* Written request *
Reproduce every item below word for word, leaving out the pictures.

Items from a data source

+++

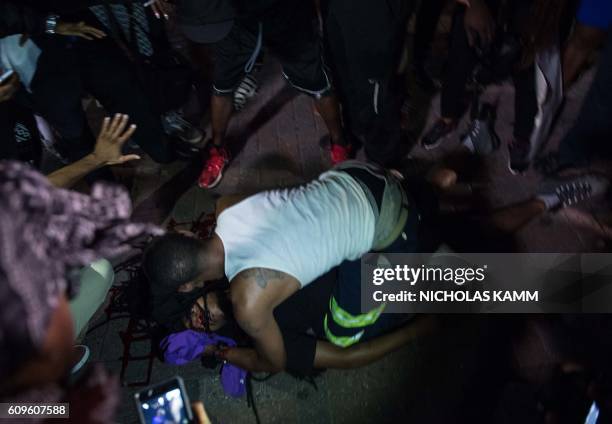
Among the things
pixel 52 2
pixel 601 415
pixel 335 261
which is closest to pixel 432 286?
pixel 335 261

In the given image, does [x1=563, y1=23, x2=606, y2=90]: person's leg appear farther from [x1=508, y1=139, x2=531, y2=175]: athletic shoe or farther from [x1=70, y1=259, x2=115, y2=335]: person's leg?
[x1=70, y1=259, x2=115, y2=335]: person's leg

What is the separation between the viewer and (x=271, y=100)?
12.4ft

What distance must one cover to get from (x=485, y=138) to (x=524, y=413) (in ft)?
6.02

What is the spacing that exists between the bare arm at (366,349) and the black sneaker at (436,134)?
56.0 inches

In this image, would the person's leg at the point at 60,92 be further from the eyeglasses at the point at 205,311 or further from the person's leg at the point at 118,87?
the eyeglasses at the point at 205,311

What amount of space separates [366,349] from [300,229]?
2.73ft

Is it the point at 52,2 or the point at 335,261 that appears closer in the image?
the point at 335,261

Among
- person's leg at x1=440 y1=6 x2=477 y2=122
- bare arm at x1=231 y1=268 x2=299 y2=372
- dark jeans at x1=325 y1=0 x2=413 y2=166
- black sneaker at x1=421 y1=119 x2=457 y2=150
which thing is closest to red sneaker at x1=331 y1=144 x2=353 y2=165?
dark jeans at x1=325 y1=0 x2=413 y2=166

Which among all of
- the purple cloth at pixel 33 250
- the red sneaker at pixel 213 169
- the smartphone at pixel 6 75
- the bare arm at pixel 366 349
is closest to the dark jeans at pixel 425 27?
the red sneaker at pixel 213 169

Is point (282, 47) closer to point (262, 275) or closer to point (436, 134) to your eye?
point (436, 134)

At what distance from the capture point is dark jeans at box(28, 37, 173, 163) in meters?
2.49

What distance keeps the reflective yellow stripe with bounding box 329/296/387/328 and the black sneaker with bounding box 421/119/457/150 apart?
5.02ft

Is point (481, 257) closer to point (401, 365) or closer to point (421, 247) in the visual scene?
point (421, 247)

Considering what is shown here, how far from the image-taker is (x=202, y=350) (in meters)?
2.33
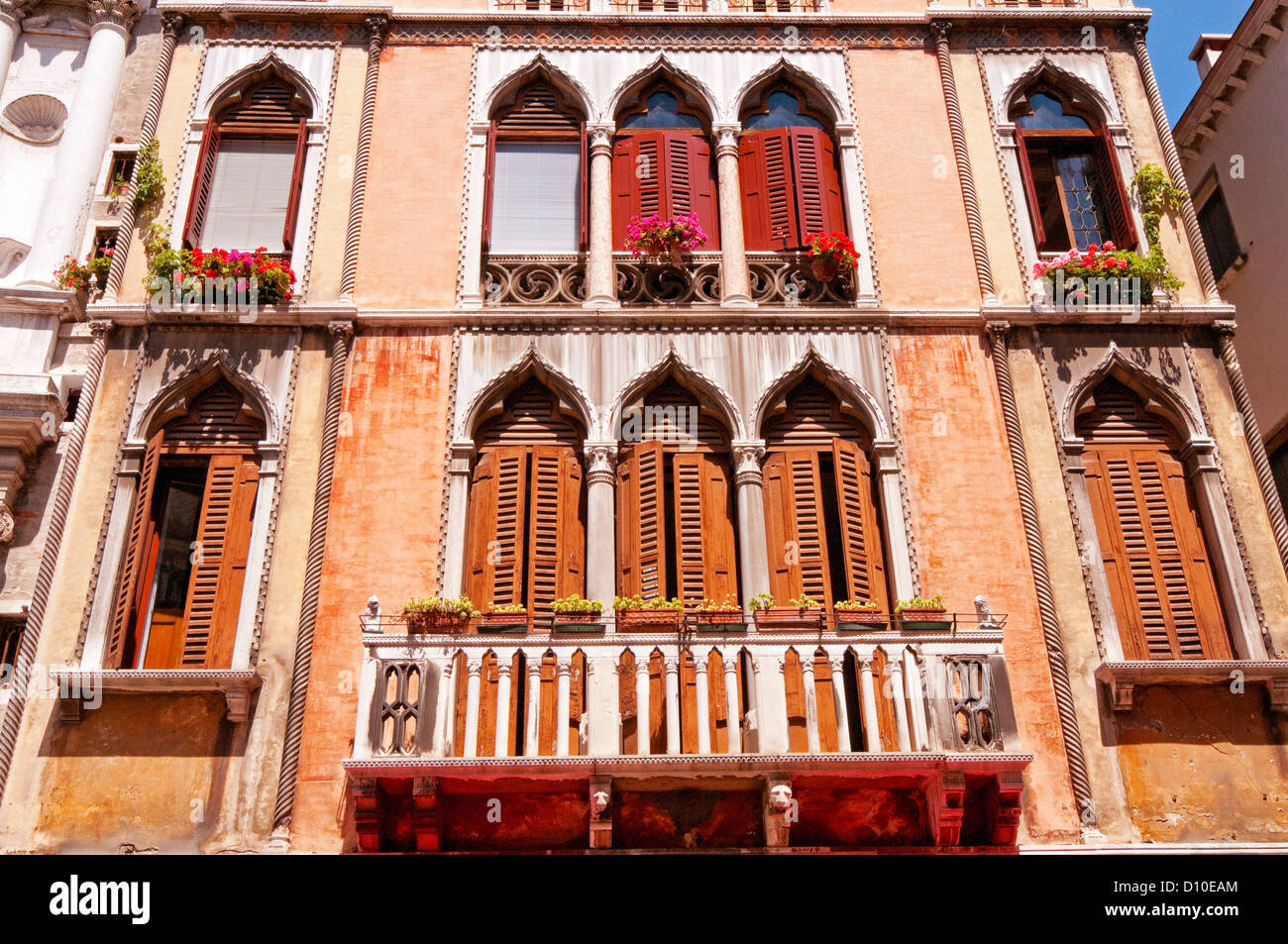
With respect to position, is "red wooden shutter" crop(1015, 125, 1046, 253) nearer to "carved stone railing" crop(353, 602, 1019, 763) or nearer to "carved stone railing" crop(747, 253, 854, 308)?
"carved stone railing" crop(747, 253, 854, 308)

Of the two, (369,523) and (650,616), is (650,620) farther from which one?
(369,523)

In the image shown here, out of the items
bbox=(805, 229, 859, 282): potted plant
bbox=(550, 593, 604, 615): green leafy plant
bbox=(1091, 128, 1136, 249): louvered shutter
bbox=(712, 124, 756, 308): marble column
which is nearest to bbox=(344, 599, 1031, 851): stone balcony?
bbox=(550, 593, 604, 615): green leafy plant

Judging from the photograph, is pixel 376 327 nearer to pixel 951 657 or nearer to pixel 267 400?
pixel 267 400

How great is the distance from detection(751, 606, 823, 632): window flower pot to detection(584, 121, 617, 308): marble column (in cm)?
421

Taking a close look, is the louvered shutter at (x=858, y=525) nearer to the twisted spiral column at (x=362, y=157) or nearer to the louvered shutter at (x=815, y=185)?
the louvered shutter at (x=815, y=185)

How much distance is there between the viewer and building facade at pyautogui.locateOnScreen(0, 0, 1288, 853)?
448 inches

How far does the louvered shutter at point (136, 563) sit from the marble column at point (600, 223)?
481 cm

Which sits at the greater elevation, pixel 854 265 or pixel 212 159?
pixel 212 159

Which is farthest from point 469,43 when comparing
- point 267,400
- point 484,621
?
point 484,621

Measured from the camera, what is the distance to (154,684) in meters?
11.9
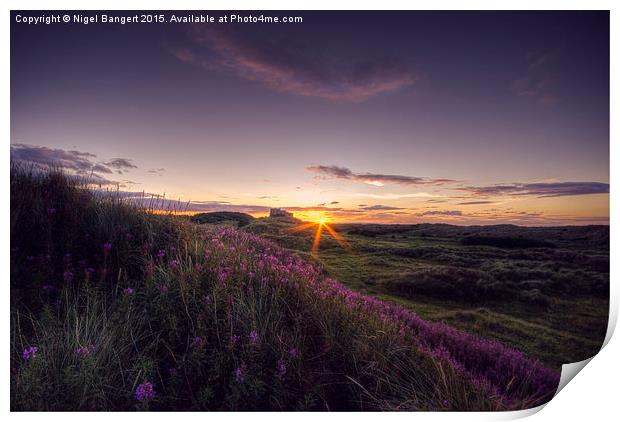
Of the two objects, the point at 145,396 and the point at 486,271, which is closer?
the point at 145,396

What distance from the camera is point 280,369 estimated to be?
294 centimetres

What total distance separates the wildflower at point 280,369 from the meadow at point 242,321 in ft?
0.04

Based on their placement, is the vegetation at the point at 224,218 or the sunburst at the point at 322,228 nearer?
the sunburst at the point at 322,228

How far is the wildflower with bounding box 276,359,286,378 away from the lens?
291cm

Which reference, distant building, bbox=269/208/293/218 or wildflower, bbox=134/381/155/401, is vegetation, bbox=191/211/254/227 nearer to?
distant building, bbox=269/208/293/218

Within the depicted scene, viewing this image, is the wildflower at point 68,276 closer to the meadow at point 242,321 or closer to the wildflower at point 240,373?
the meadow at point 242,321

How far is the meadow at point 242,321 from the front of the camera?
2906 millimetres

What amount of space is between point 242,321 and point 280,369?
485mm

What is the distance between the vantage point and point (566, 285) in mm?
3967

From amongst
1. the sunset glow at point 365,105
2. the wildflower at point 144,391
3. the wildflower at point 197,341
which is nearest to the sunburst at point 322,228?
the sunset glow at point 365,105

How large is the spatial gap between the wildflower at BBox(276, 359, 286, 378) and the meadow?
0.01 metres
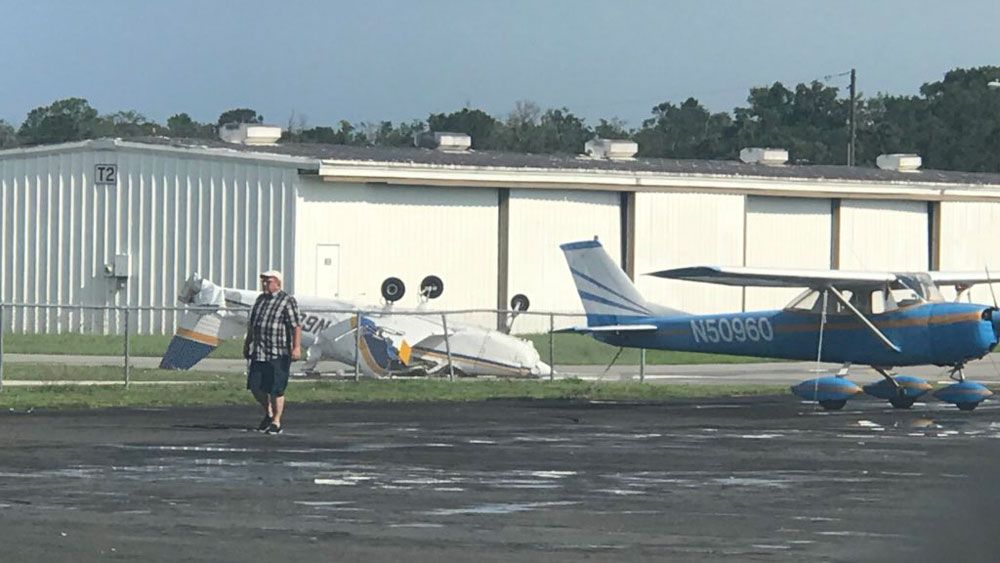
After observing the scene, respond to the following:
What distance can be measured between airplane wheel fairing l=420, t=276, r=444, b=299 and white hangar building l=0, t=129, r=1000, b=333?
3.20 ft

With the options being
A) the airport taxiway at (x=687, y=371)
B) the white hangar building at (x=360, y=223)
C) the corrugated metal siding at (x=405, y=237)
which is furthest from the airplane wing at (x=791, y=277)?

+++

* Answer for the task *
Among the things
pixel 52 2
pixel 601 415
pixel 335 261
which is closest to pixel 432 286?
pixel 335 261

In the given image, does [x1=563, y1=23, x2=606, y2=90]: person's leg appear farther from [x1=508, y1=139, x2=531, y2=175]: athletic shoe or farther from [x1=70, y1=259, x2=115, y2=335]: person's leg?
[x1=70, y1=259, x2=115, y2=335]: person's leg

What is the separation between the viewer and (x=271, y=100)?
12.4ft

What distance must one cover to get from (x=485, y=138) to (x=524, y=413) (in ft)?
6.02

What is the spacing that exists between the bare arm at (366,349) and the black sneaker at (436,134)?
56.0 inches

In this image, would the person's leg at the point at 60,92 be further from the eyeglasses at the point at 205,311 or further from the person's leg at the point at 118,87?
the eyeglasses at the point at 205,311

What amount of space separates [366,349] from [300,229]?
2.73ft

Is it the point at 52,2 or the point at 335,261 that appears closer in the image?
the point at 335,261

Among
- person's leg at x1=440 y1=6 x2=477 y2=122
- bare arm at x1=231 y1=268 x2=299 y2=372
- dark jeans at x1=325 y1=0 x2=413 y2=166
- black sneaker at x1=421 y1=119 x2=457 y2=150
which thing is closest to red sneaker at x1=331 y1=144 x2=353 y2=165?
dark jeans at x1=325 y1=0 x2=413 y2=166

Which among all of
- the purple cloth at pixel 33 250
- the red sneaker at pixel 213 169
- the smartphone at pixel 6 75
- the bare arm at pixel 366 349
is closest to the dark jeans at pixel 425 27?
the red sneaker at pixel 213 169

Is point (282, 47) closer to point (262, 275) or closer to point (436, 134) to your eye?
point (436, 134)

At what distance from the capture point is dark jeans at box(28, 37, 173, 163) in meters?
2.49

What distance keeps the reflective yellow stripe with bounding box 329/296/387/328 and the black sneaker with bounding box 421/119/457/150 apart?
5.02ft

Is point (481, 257) closer to point (401, 365) or closer to point (421, 247) in the visual scene?
point (421, 247)

Considering what is shown here, how far from the image-taker is (x=202, y=350) (in meters)?
2.33
With respect to position, is "red wooden shutter" crop(1015, 125, 1046, 253) nearer to "carved stone railing" crop(353, 602, 1019, 763) or nearer to "carved stone railing" crop(747, 253, 854, 308)?
"carved stone railing" crop(747, 253, 854, 308)

Of the two, (369,523) and (650,616), is (650,620) farther from which one?
(369,523)

In the image shown here, out of the items
bbox=(805, 229, 859, 282): potted plant
bbox=(550, 593, 604, 615): green leafy plant
bbox=(1091, 128, 1136, 249): louvered shutter
bbox=(712, 124, 756, 308): marble column
which is nearest to bbox=(344, 599, 1031, 851): stone balcony?
bbox=(550, 593, 604, 615): green leafy plant

Judging from the photograph, is pixel 376 327 nearer to pixel 951 657 or nearer to pixel 267 400?
pixel 267 400

How great is the distance from detection(751, 606, 823, 632): window flower pot to detection(584, 121, 617, 308): marble column (in cm)?
421

Taking a close look, is the louvered shutter at (x=858, y=525) nearer to the twisted spiral column at (x=362, y=157) or nearer to the louvered shutter at (x=815, y=185)?
the louvered shutter at (x=815, y=185)

How much distance is there between the viewer and building facade at pyautogui.locateOnScreen(0, 0, 1288, 853)?
448 inches

How far does the louvered shutter at point (136, 563) sit from the marble column at point (600, 223)?
481 cm

Which sits at the greater elevation, pixel 854 265 or pixel 212 159?
pixel 212 159

Which is farthest from point 469,43 when comparing
- point 267,400
- point 484,621
?
point 484,621

Measured from the camera, what is the distance to (154,684) in meters?
11.9
Of the two objects, the point at 145,396 and the point at 486,271, which is closer?
the point at 145,396

What distance from the camera is point 280,369 estimated to be?
294 centimetres

What total distance separates the wildflower at point 280,369 from the meadow at point 242,321 in ft?
0.04

Based on their placement, is the vegetation at the point at 224,218 or the sunburst at the point at 322,228 nearer?
the sunburst at the point at 322,228

How far is the wildflower with bounding box 276,359,286,378 away from the lens?
291cm

Which reference, distant building, bbox=269/208/293/218 or wildflower, bbox=134/381/155/401, is vegetation, bbox=191/211/254/227 nearer to?
distant building, bbox=269/208/293/218

Within the depicted scene, viewing this image, is the wildflower at point 68,276 closer to the meadow at point 242,321 or closer to the wildflower at point 240,373?
the meadow at point 242,321

How far is the meadow at point 242,321 from the front of the camera?
2906 millimetres

What amount of space is between point 242,321 and point 280,369?
485mm

What is the distance between the vantage point and point (566, 285) in mm?
3967

From amongst
1. the sunset glow at point 365,105
2. the wildflower at point 144,391
3. the wildflower at point 197,341
which is nearest to the sunburst at point 322,228?
the sunset glow at point 365,105

How large is the spatial gap between the wildflower at BBox(276, 359, 286, 378) and the meadow?
0.01 metres
After observing the scene, respond to the following:
What distance can be measured between airplane wheel fairing l=420, t=276, r=444, b=299 and white hangar building l=0, t=129, r=1000, b=333?
3.20 ft

With the options being
A) the airport taxiway at (x=687, y=371)
B) the white hangar building at (x=360, y=223)
C) the corrugated metal siding at (x=405, y=237)
which is furthest from the airplane wing at (x=791, y=277)?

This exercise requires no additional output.